**Problem details**
Quote the entries word for word, beginning at the line that contains "Additional image 8" and stopping after the line that contains "Audi A6 - Vorschau Bild 5". Leave the pictures out of your answer.

**Records to process**
******************************
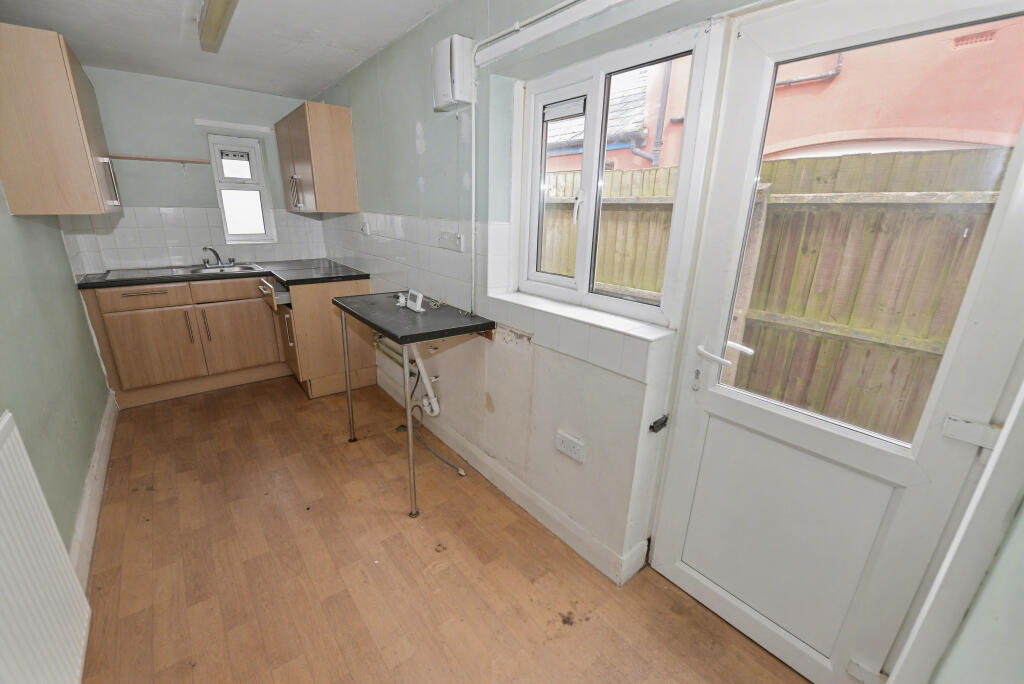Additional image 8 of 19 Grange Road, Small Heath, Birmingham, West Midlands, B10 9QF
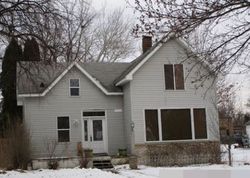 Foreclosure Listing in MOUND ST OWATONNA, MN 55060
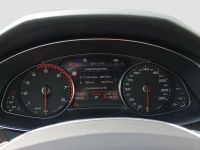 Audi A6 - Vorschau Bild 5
******************************
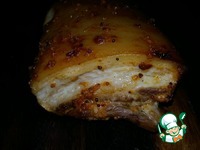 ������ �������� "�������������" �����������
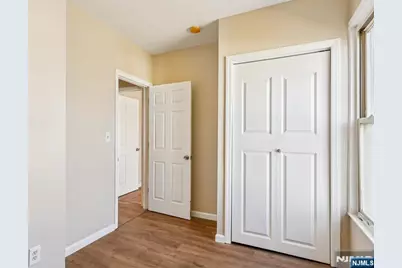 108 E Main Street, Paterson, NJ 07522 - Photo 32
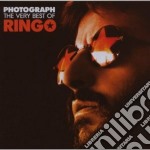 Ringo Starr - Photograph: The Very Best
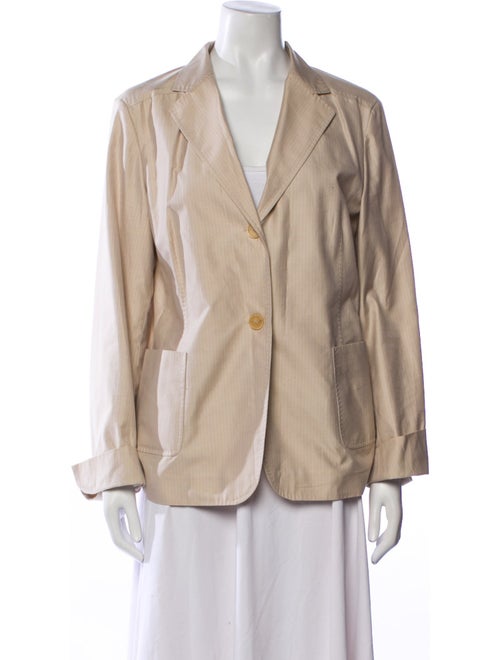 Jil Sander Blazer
******************************
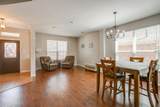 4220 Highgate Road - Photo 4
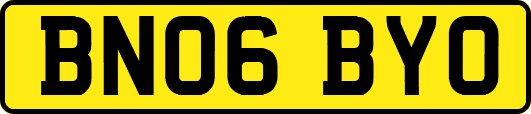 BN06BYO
******************************
**Answer to the exercise**
Additional image 8 of 19 Grange Road, Small Heath, Birmingham, West Midlands, B10 9QF
 Foreclosure Listing in MOUND ST OWATONNA, MN 55060
 Audi A6 - Vorschau Bild 5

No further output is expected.